---- Provided data

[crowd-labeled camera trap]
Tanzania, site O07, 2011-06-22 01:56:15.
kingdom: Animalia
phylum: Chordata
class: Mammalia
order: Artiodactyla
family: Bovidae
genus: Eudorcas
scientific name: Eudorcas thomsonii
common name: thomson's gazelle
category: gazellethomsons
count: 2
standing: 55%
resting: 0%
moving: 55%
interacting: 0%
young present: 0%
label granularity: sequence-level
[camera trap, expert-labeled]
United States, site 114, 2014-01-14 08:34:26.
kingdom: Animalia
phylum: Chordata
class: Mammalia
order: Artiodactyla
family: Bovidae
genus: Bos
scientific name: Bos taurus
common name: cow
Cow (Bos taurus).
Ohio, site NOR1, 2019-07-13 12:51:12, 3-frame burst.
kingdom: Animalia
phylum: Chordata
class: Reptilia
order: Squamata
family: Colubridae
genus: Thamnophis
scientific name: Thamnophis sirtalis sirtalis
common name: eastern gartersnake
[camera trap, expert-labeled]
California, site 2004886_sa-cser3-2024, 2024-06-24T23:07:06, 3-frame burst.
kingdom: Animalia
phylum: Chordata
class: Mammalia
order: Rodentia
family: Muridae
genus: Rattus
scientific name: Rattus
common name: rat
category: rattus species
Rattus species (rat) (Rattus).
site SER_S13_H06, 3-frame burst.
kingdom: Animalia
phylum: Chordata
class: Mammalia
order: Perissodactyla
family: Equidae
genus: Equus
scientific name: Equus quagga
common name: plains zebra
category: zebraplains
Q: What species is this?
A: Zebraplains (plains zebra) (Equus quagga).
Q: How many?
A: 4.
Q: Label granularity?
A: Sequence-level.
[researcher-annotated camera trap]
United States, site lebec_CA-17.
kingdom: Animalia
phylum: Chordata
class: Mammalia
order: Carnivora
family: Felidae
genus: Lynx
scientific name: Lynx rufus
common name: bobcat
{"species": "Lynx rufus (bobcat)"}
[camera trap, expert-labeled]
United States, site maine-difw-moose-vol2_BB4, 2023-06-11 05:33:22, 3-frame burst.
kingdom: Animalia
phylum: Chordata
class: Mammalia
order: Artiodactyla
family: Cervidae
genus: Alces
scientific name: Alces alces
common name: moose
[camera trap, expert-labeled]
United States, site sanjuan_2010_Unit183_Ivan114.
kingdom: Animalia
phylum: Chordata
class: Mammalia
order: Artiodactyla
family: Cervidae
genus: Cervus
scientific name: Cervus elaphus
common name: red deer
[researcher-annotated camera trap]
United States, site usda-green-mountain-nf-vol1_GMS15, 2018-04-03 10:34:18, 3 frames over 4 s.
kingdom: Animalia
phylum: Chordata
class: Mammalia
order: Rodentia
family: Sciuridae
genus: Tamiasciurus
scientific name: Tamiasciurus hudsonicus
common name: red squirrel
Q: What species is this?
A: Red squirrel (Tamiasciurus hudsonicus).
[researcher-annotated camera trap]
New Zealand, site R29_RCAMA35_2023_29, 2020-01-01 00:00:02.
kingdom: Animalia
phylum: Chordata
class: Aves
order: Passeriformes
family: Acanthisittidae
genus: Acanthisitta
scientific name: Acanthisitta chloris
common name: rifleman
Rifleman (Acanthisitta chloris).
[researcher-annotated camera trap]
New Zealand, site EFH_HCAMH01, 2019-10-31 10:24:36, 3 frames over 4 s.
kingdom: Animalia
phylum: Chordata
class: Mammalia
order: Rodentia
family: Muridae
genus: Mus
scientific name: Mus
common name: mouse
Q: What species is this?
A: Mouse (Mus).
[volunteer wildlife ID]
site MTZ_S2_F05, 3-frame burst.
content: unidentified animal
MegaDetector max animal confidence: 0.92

--------

Aim of the exercise:
Each entry above is to be transcribed word for word.

Solution:
[crowd-labeled camera trap]
Tanzania, site O07, 2011-06-22 01:56:15.
kingdom: Animalia
phylum: Chordata
class: Mammalia
order: Artiodactyla
family: Bovidae
genus: Eudorcas
scientific name: Eudorcas thomsonii
common name: thomson's gazelle
category: gazellethomsons
count: 2
standing: 55%
resting: 0%
moving: 55%
interacting: 0%
young present: 0%
label granularity: sequence-level
[camera trap, expert-labeled]
United States, site 114, 2014-01-14 08:34:26.
kingdom: Animalia
phylum: Chordata
class: Mammalia
order: Artiodactyla
family: Bovidae
genus: Bos
scientific name: Bos taurus
common name: cow
Cow (Bos taurus).
Ohio, site NOR1, 2019-07-13 12:51:12, 3-frame burst.
kingdom: Animalia
phylum: Chordata
class: Reptilia
order: Squamata
family: Colubridae
genus: Thamnophis
scientific name: Thamnophis sirtalis sirtalis
common name: eastern gartersnake
[camera trap, expert-labeled]
California, site 2004886_sa-cser3-2024, 2024-06-24T23:07:06, 3-frame burst.
kingdom: Animalia
phylum: Chordata
class: Mammalia
order: Rodentia
family: Muridae
genus: Rattus
scientific name: Rattus
common name: rat
category: rattus species
Rattus species (rat) (Rattus).
site SER_S13_H06, 3-frame burst.
kingdom: Animalia
phylum: Chordata
class: Mammalia
order: Perissodactyla
family: Equidae
genus: Equus
scientific name: Equus quagga
common name: plains zebra
category: zebraplains
Q: What species is this?
A: Zebraplains (plains zebra) (Equus quagga).
Q: How many?
A: 4.
Q: Label granularity?
A: Sequence-level.
[researcher-annotated camera trap]
United States, site lebec_CA-17.
kingdom: Animalia
phylum: Chordata
class: Mammalia
order: Carnivora
family: Felidae
genus: Lynx
scientific name: Lynx rufus
common name: bobcat
{"species": "Lynx rufus (bobcat)"}
[camera trap, expert-labeled]
United States, site maine-difw-moose-vol2_BB4, 2023-06-11 05:33:22, 3-frame burst.
kingdom: Animalia
phylum: Chordata
class: Mammalia
order: Artiodactyla
family: Cervidae
genus: Alces
scientific name: Alces alces
common name: moose
[camera trap, expert-labeled]
United States, site sanjuan_2010_Unit183_Ivan114.
kingdom: Animalia
phylum: Chordata
class: Mammalia
order: Artiodactyla
family: Cervidae
genus: Cervus
scientific name: Cervus elaphus
common name: red deer
[researcher-annotated camera trap]
United States, site usda-green-mountain-nf-vol1_GMS15, 2018-04-03 10:34:18, 3 frames over 4 s.
kingdom: Animalia
phylum: Chordata
class: Mammalia
order: Rodentia
family: Sciuridae
genus: Tamiasciurus
scientific name: Tamiasciurus hudsonicus
common name: red squirrel
Q: What species is this?
A: Red squirrel (Tamiasciurus hudsonicus).
[researcher-annotated camera trap]
New Zealand, site R29_RCAMA35_2023_29, 2020-01-01 00:00:02.
kingdom: Animalia
phylum: Chordata
class: Aves
order: Passeriformes
family: Acanthisittidae
genus: Acanthisitta
scientific name: Acanthisitta chloris
common name: rifleman
Rifleman (Acanthisitta chloris).
[researcher-annotated camera trap]
New Zealand, site EFH_HCAMH01, 2019-10-31 10:24:36, 3 frames over 4 s.
kingdom: Animalia
phylum: Chordata
class: Mammalia
order: Rodentia
family: Muridae
genus: Mus
scientific name: Mus
common name: mouse
Q: What species is this?
A: Mouse (Mus).
[volunteer wildlife ID]
site MTZ_S2_F05, 3-frame burst.
content: unidentified animal
MegaDetector max animal confidence: 0.92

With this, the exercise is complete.